According to research conducted by Ofcom, 58% of people won’t hand over their personal information to a website that wasn’t HTTPS-enabled (often identifying this by the padlock symbol).

What do users check before entering personal details?

What users check before entering personal details online

That’s a pretty high percentage loss of potential conversions that were affected by changes to Chrome in January that looked like this:

Changes to HTTP on chrome

…and will be affected again by upcoming changes to how HTTPS is handled in Chrome that will look like this in October:

Upcoming changes to HTTPS on chrome

Firefox has made similar changes in recent months such as on the form below:

Firefox communicating non HTTPS site

Moving from HTTP to HTTPS might make for a small ranking boost – but could mean a substantial increase in conversion rate.

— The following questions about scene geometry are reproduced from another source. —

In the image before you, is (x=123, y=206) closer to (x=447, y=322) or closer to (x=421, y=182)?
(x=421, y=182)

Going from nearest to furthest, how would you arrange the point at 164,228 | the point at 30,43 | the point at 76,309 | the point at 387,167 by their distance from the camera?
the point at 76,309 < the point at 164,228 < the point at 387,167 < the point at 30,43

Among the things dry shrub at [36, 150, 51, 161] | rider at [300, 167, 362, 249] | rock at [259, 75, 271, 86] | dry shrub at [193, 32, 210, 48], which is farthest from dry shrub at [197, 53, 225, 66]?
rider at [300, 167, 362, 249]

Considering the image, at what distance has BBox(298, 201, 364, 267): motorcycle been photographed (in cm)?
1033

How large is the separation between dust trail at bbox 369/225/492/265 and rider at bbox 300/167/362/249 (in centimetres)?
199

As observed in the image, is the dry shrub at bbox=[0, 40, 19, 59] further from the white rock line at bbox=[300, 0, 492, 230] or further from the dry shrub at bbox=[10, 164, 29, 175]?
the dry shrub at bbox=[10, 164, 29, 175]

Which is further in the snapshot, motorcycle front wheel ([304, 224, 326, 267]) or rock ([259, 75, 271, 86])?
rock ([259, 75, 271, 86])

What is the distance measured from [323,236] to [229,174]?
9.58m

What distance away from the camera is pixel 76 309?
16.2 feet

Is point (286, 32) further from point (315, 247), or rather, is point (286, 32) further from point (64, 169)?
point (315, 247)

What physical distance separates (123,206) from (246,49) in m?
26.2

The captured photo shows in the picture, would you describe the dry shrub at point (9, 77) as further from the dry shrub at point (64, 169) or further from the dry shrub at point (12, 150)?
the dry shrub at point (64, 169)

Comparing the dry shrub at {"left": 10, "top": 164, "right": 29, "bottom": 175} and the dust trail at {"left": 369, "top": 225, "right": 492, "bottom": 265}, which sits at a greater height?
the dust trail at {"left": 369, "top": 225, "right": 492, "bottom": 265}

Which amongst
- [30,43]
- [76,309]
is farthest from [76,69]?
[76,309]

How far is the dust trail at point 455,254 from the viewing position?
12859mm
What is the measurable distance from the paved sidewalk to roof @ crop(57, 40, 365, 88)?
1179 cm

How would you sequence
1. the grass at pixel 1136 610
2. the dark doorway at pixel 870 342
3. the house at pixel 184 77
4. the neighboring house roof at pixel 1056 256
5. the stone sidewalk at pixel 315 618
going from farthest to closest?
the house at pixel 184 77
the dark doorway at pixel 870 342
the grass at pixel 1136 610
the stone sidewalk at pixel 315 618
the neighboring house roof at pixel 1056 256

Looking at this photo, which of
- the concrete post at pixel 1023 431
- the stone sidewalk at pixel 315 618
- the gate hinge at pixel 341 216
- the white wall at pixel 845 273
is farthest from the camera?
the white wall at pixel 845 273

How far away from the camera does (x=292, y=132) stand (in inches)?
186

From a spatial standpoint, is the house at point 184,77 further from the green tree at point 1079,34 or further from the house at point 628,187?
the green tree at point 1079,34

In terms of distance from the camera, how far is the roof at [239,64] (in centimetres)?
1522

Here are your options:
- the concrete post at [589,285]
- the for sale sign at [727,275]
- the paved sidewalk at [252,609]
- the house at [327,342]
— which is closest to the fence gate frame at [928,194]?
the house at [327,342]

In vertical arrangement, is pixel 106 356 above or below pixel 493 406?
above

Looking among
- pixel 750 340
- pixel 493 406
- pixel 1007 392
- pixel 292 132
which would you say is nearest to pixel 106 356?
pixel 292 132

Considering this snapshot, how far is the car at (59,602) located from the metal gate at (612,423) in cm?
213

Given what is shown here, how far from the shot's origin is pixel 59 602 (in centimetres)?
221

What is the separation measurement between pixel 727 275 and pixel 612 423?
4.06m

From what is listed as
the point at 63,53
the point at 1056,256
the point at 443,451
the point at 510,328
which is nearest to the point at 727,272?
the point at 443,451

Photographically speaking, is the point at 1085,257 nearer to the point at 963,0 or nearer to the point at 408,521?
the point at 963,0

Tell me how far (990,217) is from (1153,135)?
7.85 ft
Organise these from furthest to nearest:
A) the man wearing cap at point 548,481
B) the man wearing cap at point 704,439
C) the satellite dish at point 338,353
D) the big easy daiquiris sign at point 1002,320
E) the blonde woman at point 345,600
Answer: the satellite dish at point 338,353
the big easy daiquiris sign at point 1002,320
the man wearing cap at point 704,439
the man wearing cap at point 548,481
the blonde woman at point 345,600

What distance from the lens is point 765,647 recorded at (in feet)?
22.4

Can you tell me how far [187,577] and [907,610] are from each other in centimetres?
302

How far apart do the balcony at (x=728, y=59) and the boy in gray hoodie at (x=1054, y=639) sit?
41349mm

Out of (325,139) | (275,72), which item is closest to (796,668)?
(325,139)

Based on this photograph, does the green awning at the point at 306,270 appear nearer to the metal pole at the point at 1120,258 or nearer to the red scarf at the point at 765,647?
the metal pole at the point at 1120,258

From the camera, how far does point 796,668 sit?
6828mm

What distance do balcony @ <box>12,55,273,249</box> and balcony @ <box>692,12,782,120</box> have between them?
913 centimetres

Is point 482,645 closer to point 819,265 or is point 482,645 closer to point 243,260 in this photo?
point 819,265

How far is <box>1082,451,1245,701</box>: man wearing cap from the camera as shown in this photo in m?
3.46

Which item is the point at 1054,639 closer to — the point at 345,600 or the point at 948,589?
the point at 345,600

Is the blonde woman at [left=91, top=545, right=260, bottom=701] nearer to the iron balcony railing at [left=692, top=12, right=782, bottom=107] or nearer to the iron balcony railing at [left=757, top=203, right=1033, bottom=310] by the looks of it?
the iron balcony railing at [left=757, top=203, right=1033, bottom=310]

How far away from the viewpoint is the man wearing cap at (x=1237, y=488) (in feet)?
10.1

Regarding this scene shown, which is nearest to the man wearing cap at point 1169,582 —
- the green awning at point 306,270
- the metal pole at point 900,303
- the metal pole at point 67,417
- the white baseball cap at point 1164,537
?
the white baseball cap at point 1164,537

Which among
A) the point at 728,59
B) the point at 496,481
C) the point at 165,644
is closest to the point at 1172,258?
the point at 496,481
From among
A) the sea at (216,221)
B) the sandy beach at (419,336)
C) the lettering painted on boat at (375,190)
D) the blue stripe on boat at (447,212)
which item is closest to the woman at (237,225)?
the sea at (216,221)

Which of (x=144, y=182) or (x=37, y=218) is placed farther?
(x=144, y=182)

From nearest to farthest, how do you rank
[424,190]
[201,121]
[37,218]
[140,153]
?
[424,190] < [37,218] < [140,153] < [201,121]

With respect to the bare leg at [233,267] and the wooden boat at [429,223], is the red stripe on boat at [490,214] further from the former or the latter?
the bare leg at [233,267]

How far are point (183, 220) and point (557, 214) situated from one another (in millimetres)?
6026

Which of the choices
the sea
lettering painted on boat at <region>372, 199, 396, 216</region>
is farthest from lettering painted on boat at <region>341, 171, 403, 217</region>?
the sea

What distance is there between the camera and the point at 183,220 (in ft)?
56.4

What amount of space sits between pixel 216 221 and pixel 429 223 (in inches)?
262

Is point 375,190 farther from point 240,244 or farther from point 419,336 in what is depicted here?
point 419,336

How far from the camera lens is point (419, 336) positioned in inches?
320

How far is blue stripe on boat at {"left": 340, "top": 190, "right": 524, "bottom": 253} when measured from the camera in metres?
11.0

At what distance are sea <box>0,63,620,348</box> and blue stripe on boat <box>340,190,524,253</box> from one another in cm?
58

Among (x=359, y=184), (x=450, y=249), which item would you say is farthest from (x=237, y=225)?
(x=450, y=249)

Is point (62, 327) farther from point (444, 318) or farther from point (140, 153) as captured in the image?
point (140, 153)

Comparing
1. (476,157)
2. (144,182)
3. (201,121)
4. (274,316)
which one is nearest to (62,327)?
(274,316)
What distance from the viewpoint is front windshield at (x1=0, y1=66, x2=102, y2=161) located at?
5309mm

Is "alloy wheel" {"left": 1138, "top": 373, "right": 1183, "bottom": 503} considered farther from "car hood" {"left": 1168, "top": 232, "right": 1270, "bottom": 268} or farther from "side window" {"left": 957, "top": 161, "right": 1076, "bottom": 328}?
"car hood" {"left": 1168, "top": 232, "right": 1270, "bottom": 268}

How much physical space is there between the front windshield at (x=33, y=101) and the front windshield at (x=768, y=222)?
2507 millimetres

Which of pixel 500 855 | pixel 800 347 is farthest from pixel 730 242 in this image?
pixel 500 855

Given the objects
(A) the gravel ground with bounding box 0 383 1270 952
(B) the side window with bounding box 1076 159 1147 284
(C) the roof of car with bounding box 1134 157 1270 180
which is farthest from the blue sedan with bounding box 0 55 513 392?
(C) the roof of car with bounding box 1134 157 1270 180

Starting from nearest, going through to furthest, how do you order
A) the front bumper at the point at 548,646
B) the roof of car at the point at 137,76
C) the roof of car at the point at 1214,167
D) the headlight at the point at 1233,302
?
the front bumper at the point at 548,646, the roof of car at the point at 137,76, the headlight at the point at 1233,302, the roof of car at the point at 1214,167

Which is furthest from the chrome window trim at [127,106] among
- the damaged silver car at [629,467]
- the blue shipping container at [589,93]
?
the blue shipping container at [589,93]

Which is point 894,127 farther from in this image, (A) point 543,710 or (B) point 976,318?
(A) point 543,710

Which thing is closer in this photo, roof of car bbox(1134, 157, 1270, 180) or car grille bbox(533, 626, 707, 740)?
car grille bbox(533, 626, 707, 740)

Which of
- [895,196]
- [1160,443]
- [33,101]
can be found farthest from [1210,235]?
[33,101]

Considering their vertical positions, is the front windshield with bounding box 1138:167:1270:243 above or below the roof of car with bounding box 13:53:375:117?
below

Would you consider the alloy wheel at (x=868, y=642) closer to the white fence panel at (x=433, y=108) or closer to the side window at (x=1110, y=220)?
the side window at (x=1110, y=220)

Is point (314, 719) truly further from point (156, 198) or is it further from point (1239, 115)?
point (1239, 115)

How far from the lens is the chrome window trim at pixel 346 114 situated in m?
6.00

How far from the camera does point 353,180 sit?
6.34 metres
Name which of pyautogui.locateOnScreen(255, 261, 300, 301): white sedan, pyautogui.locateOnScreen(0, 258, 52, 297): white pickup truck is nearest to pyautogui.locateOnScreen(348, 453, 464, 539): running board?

1 in 5 adults assume that a site’s inclusion in a search engine must mean that the information it contains is factually correct

On the other end of the scale, Ofcom’s research shows that 1 in 5 believe whatever information appears on a website found on a search engine results page.

58% of search engine users knew that some of the websites listed would be accurate or unbiased but 21% did not. Ofcom also notes that newer users of the internet are more likely to blindly trust the accuracy of search results – they were 11% more likely to answer that question incorrectly.

This is why Google has come in for so much criticism in the “fake news” debate – and why the search engine is making algorithm tweaks to demote results that don’t look accurate.

Back in April, Google VP of search Ben Gomes said:

“We’ve adjusted our signals to help surface more authoritative pages and demote low-quality content, so that issues similar to the Holocaust denial results we saw back in December are less likely to appear.”

It’s possible that Google is using “payday loan”-esque algorithm additions to police results it’s likely to come under fire for… but it’s more likely that Google is using some of the same trust signals as respondents to the Ofcom report and dial up the visibility of brands.

Interestingly Ofcom’s research also suggests that users are more likely to trust websites that take PayPal payments.  It all goes to show that the public expects big tech companies are doing the due diligence over the sorts of websites they allow to use their products.